История разводов
Знаменитый Ясон, женатый на Медее и имевший от нее двух сыновей, оставил жену, чтобы вступить в брак с коринфской царевной Главкой. Разъяренная Медея послала сопернице отравленную одежду. Погибла и сама Главка, и ее отец, царь Коринфа, а Медея бежала в Афины. Ее дети были убиты (по одной из версий – коринфянами, по другой, поздней, – самой Медеей). Но столь трагический и скандальный развод не помешал волшебнице немедленно женить на себе афинского царя Эгея и родить ему ребенка. Впрочем, этот брак тоже не заладился – Медея стала строить козни против Тесея, наследника Эгея, и царь изгнал Медею из Афин вместе с их сыном.

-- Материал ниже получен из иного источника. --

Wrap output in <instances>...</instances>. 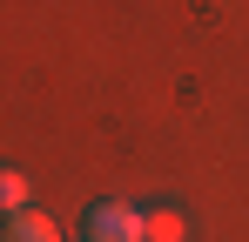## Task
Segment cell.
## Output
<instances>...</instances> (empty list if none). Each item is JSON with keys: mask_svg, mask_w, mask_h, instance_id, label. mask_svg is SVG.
Segmentation results:
<instances>
[{"mask_svg": "<svg viewBox=\"0 0 249 242\" xmlns=\"http://www.w3.org/2000/svg\"><path fill=\"white\" fill-rule=\"evenodd\" d=\"M81 242H148V215L128 202H94L81 215Z\"/></svg>", "mask_w": 249, "mask_h": 242, "instance_id": "obj_1", "label": "cell"}, {"mask_svg": "<svg viewBox=\"0 0 249 242\" xmlns=\"http://www.w3.org/2000/svg\"><path fill=\"white\" fill-rule=\"evenodd\" d=\"M0 242H54V222L41 208H14V215H0Z\"/></svg>", "mask_w": 249, "mask_h": 242, "instance_id": "obj_2", "label": "cell"}, {"mask_svg": "<svg viewBox=\"0 0 249 242\" xmlns=\"http://www.w3.org/2000/svg\"><path fill=\"white\" fill-rule=\"evenodd\" d=\"M14 208H27V175L20 168H0V215H14Z\"/></svg>", "mask_w": 249, "mask_h": 242, "instance_id": "obj_3", "label": "cell"}, {"mask_svg": "<svg viewBox=\"0 0 249 242\" xmlns=\"http://www.w3.org/2000/svg\"><path fill=\"white\" fill-rule=\"evenodd\" d=\"M148 242H182V215L175 208H155L148 215Z\"/></svg>", "mask_w": 249, "mask_h": 242, "instance_id": "obj_4", "label": "cell"}]
</instances>
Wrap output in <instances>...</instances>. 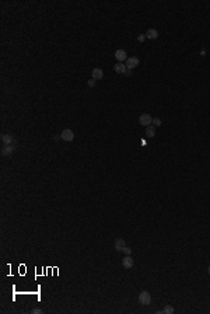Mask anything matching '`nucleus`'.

История Елены Аргивской известна всем, пересказывать ее не имеет смысла. Однако стоит обратить внимание на то, что Елена прибыла в Трою отнюдь не в качестве падшей женщины. Покинув первого мужа, она стала законной женою Париса (какого бы мнения ни придерживался на этот счет Менелай). После гибели Париса Елена вступает в третий брак, и тоже достаточно блестящий – ее мужем становится сын Приама и Гекубы, Деифоб. И тот факт, что первый муж Елены в это время стоял у стен осажденной Трои, если и смущал троянцев, то отнюдь не с моральной или юридической точки зрения.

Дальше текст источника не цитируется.